El rubio oriental miró admirativamente a Sarah y luego a mí con estupor. Su expresión parecía decir: ¿por qué querrá dormir en el suelo este pobre diablo, con una mujer de bandera como ésta?

—De acuerdo. Voy a preparar la habitación. Serán 300 yuanes por día. ¿Cuántas noches?

—No lo sabemos aún —intervino Sarah.

El recepcionista levantó levemente las cejas y desapareció por una de las puertas rojas bajo un farol encendido.

Una hora después se repitió una escena cotidiana de la que yo jamás me cansaba. Ella se duchaba mientras yo fantaseaba con la idea de que éramos una pareja en viaje romántico, en lugar de dos pringados que siguen el camino al cadalso de un infeliz.

Además del colchón sobre el suelo y de la cama de Sarah, había un pequeño sofá que quizás fuera mejor opción para dormir. Enfundado en un pijama ligero, con el rumor del agua como adecuada música de fondo, me dediqué a leer un poema del
Tao Te Ching
bellamente enmarcado. Junto a los ideogramas chinos, había la traducción al inglés.

El cielo y la tierra deben su eterna duración

a que no hacen de sí mismos

la razón de su existencia.

Por ello son eternos.

El sabio se mantiene rezagado

y así es antepuesto.

Excluye su persona

y su persona se conserva.

Porque es desinteresado

obtiene su propio bien.

Más allá de su significado, había una honda belleza en aquellos versos de Lao Tsé, sin duda el quinto faro elegido por Bellaiche. Tras Buda y Confucio, era el último sabio oriental de la época que faltaba.

Mientras esperaba mi turno para pasar por agua, medité sobre el sentido de aquel texto, que a mi entender versaba sobre la humildad. El cielo y la tierra son desconocedores de su grandeza, pese a que todo lo albergan. En cambio, cualquier miserable ego humano se cree más allá del bien y del mal. Defiende su identidad frente a la de otros, compite por sobresalir, aplasta a la competencia si puede.

Como el cielo y la tierra, el sabio del que hablaba Lao Tsé no reclama honores ni atención —«se mantiene rezagado»— pero su utilidad lo pone en primer lugar y gana sin quererlo la consideración de los demás. Se borra cualquier mérito y eso refuerza el valor de lo que hace.

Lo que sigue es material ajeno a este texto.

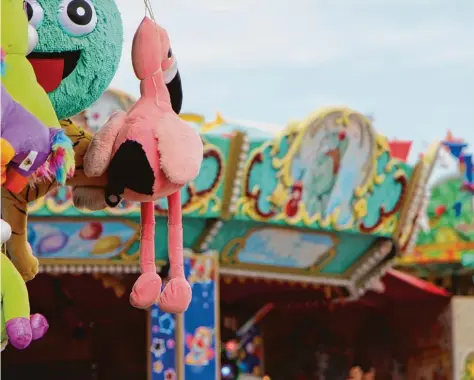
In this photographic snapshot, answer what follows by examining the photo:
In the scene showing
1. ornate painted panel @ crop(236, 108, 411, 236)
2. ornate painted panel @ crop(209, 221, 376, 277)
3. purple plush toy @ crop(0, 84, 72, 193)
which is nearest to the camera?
purple plush toy @ crop(0, 84, 72, 193)

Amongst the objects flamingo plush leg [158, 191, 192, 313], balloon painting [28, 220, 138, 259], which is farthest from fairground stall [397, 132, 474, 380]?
flamingo plush leg [158, 191, 192, 313]

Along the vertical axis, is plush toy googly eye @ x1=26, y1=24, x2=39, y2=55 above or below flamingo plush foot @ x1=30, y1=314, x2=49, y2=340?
above

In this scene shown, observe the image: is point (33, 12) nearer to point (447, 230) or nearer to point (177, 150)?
point (177, 150)

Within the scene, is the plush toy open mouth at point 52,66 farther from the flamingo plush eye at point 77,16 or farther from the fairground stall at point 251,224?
the fairground stall at point 251,224

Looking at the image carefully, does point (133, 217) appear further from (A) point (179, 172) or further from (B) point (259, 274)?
(A) point (179, 172)

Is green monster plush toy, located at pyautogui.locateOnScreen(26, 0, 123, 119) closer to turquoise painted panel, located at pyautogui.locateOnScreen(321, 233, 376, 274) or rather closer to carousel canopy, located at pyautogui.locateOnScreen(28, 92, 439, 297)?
carousel canopy, located at pyautogui.locateOnScreen(28, 92, 439, 297)

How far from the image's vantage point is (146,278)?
317 centimetres

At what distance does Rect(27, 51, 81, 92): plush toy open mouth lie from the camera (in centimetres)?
322

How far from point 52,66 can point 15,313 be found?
78 centimetres

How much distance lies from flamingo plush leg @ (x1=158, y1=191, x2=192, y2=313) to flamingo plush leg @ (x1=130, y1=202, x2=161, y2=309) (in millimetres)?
31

«Esto lo puede entender un niño», me dije mientras se abría la puerta del baño. «Ahí radica el problema. El adulto ha acumulado tantos filtros en forma de prejuicios, comparaciones, anhelos y revanchas que es incapaz de
estar sin estar
».

—¿Qué haces ahí embobado? —preguntó Sarah envuelta en una toalla.

—Pienso en el
Tao
, en el vacío que todo lo llena, en el no ser que lo es todo.

—Eres muy gracioso, Javier. ¿Puedes pasarme el camisón rojo de mi maleta?

Feliz de compartir aquel gesto cotidiano, aunque no condujera a nada —puro
Tao
—, revolví en su maleta Mandarina Duck hasta dar con un finísimo camisón de seda encarnada. Parecía comprado ex profeso para aquel alojamiento en el viejo y romántico Pekín.

Se lo lancé con la calma y precisión de un arquero. Sarah lo cazó al vuelo y me guiñó el ojo antes de encerrarse de nuevo en el baño.

Sabedor de que la cosa podía alargarse mucho más, tomé el cuaderno de Alejandría para revisar las notas de Bellaiche en Pekín. Para mi decepción, nada de aquello parecía conducir a ningún sitio.

No había señas del hotel donde se había alojado, lo cual siempre era un punto de partida, ni informaciones específicas sobre lo que había buscado en Pekín, como sí había encontrado en Chipre. Las notas en la página dedicada a la capital china eran un batiburrillo de horarios y precios del tren de alta velocidad entre Pekín y Shanghái.